◆ Quoted text ◆
Most of the anti-Perl comments I've heard have been from people who really didn't know it very well, if at all.

Some of them might have glanced at some Perl code and saw a dense regex and dismissed it as "line noise". Well, yeah, if you don't know regexes you would be forgiven for thinking it was line noise, but if you did know regexes it should look no more like line noise than a similarly dense regex in any other language.

For a long time now, Perl has allowed regexes to be commented. Commenting dense regexes and splitting them up in to short regexes assigned to judiciously named variables is just good style in any language, and has been the norm in Perl for a long time. Furthermore, modern Perl style guidelines advise code to be written with verbose, English words instead of ancient Perl one-character special variable names.

So setting aside both dense, uncommented regexes and ancient single-letter special variable names, both of which have been recognized as poor style in Perl for decades now, I'm really not sure what the complaints about Perl readability are about. To me it looks really no uglier than any other mainstream language, and one could easily make the argument that any other mainstream language you care to name is uglier in some of its own ways.

If you include non-mainstream languages, some languages which have a lot of fans here on HN are arguably a lot less readable than Perl to someone only familiar with traditional Algol-style languages. In particular, I'm thinking of Forth and Haskell. Yet you rarely hear complaints on here about their readability.



>How familiar are you with Perl, and how much have you used it?

It's what my company's entire code base is written in. So every hour of every work day for the past 6 months.

◆ Aim 1 ◆
List each line of the entries below that contains the string "nearest".

◆ Supplied data ◆
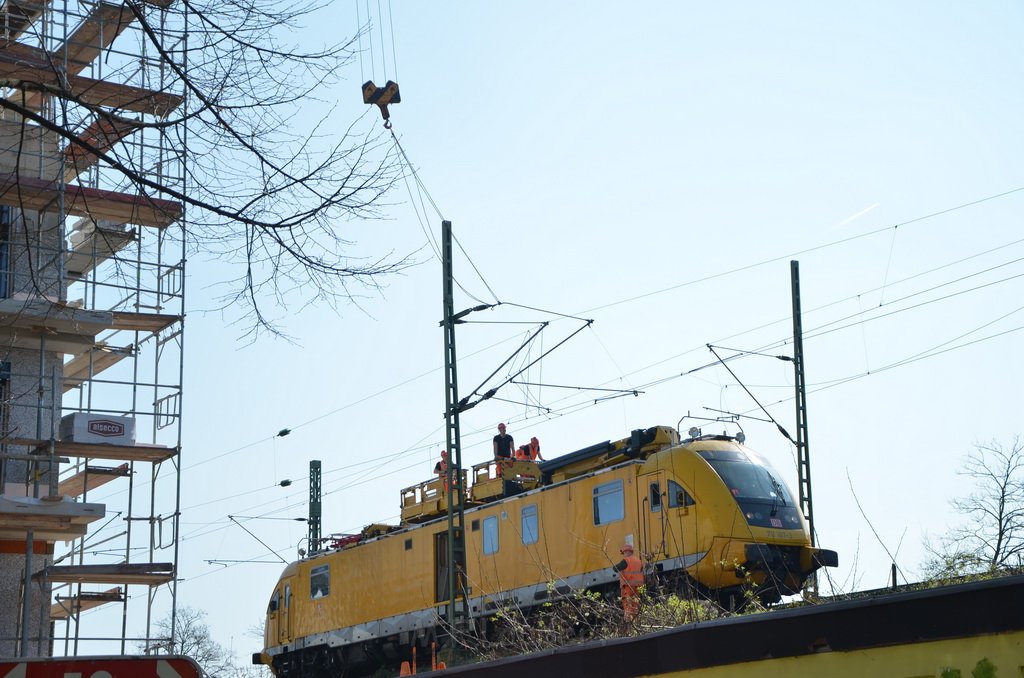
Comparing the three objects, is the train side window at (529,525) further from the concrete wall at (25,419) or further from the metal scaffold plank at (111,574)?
the concrete wall at (25,419)

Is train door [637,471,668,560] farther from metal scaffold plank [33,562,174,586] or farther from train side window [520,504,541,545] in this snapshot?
metal scaffold plank [33,562,174,586]

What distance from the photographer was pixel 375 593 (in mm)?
25609

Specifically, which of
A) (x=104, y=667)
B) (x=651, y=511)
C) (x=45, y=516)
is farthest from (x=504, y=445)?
(x=104, y=667)

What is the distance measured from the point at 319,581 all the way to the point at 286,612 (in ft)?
6.14

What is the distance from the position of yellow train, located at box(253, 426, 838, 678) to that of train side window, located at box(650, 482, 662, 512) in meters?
0.02

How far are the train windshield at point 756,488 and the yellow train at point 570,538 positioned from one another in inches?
0.9

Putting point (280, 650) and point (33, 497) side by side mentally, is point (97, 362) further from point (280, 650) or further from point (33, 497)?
point (280, 650)

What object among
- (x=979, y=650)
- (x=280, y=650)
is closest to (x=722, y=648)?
(x=979, y=650)

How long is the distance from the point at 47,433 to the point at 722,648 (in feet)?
57.7

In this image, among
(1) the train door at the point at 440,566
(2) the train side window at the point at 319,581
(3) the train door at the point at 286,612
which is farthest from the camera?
(3) the train door at the point at 286,612

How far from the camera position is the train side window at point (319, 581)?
27.9 metres

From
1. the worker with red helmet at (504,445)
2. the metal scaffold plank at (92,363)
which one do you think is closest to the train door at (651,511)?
the worker with red helmet at (504,445)

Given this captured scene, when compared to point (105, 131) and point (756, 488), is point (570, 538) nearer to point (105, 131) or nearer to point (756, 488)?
point (756, 488)

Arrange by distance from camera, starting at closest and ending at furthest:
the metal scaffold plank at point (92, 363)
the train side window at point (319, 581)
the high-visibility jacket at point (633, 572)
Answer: the high-visibility jacket at point (633, 572), the metal scaffold plank at point (92, 363), the train side window at point (319, 581)
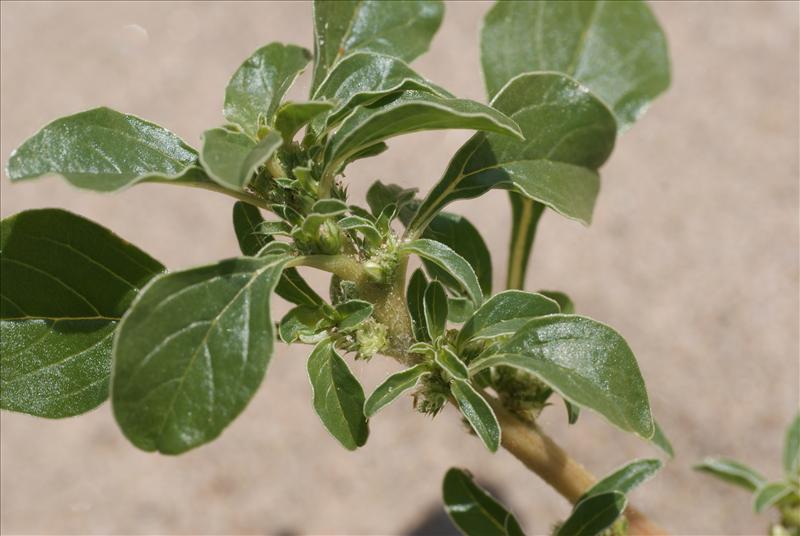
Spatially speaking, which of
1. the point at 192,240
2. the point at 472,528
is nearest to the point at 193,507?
the point at 192,240

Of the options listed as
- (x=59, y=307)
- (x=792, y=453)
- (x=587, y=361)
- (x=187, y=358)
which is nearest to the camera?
(x=187, y=358)

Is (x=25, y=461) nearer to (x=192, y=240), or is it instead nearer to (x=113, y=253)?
(x=192, y=240)

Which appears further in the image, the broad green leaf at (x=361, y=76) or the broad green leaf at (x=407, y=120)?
the broad green leaf at (x=361, y=76)

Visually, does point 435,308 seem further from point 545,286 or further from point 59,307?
point 545,286

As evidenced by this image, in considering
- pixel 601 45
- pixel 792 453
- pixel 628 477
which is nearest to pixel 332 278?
pixel 628 477

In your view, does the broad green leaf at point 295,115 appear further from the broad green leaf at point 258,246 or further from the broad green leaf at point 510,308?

◆ Aim 2 ◆
In the comment on Perl readability, which two non-mainstream languages does the writer name as arguably less readable than Perl?

◆ Exercise solution 1 ◆
is nearest to the point at 193,507?
which is nearest to the camera?
which is nearest to pixel 332 278?

◆ Exercise solution 2 ◆
Forth and Haskell.